Director: Lijo Jose Pellissery
Cast: Indrajith, Fahadh Fazil, Joy Mathew, Swati Reddy, Natasha Sahgal and Rachana Narayanankutty
Director Lijo Jose Pellissery has chosen to liberally experiment with his latest movie Amen . He mixes lyrical love deftly with dreams, drama, music and a message, to come out with a brilliant cinema, the genre of which is not quite familiar to Malayalam filmdom. Its canvas big, characters clear, frames mostly wide-angle rich, graphics sound, and the making commendable.
The fairy tale-like comedy opens out through a series of realistic events with magical overtones. The audience gets to savour a love story embedded in a social milieu where characters often react shockingly to seemingly normal situations and exchange spicy dialogues and smutty jokes.
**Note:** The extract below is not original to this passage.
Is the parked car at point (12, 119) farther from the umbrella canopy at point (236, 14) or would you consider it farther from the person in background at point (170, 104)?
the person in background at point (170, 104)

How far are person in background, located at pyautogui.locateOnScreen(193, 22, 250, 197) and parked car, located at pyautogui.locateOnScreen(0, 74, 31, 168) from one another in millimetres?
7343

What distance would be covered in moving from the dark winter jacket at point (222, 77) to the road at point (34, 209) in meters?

Amen , written by P.S. Rafeeque, is in simple terms about the conflict between good and evil. In Kumarangiri village, the fictional setting of the film, it manifests in different forms such as the clash between virtues and wealth, and arguments for and against the construction of a new church after demolishing a centuries-old one, believed to have the presence of a saviour saint.
In that way Amen is also a film about the conflict between real spirituality and institutionalised religiosity that often pass for spirituality today. Allegorically it becomes the rivalry between the two band groups (Geevarghese Band Group and the Martha Mariyam Band Troup) in the movie.
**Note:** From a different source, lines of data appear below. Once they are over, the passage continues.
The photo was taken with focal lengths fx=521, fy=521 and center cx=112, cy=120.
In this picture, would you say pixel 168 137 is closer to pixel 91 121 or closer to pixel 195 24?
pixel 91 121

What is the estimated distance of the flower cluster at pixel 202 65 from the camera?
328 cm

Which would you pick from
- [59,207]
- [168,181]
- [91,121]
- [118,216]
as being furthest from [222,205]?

The love story between Solomon (Fahadh Fazil) and Sosanna (Swati Reddy), members of the two warring groups or families, is only a means to cinematically communicate that conflict.
Actor-director Joy Mathew, who dons the role of Fr. Ottaplakan, who represents the villainies of degenerated priesthood and Indrajith, who perform as Fr. Vincent Vattoli, representative of real spirituality, have done a commendable job. Fahadh is cool, composed, and up to the rigours of the role. In Amen , after a break, Kalabhavan Mani gets a meaty role.
The period of the movie is a bit hazy, though some misleading clues are given in the costumes. Soon we realise that the period is irrelevant considering the fable-like narration and the timeless virtues it stands for.
Music plays an important role in Amen , and is used more than once to advance the plot, giving the movie certain characteristics of a musical. Lijo has portrayed the cultural richness of the region where Amen is set, with his cinematographer Abinandhan Ramanujam attending admirably to the minute details.
The viewers are given a short introduction to Kumarangiri ahead of the movie. Apparently there is no one in the village who hasn’t hummed a song or hasn’t had a love story to tell. That sets the tone of the movie.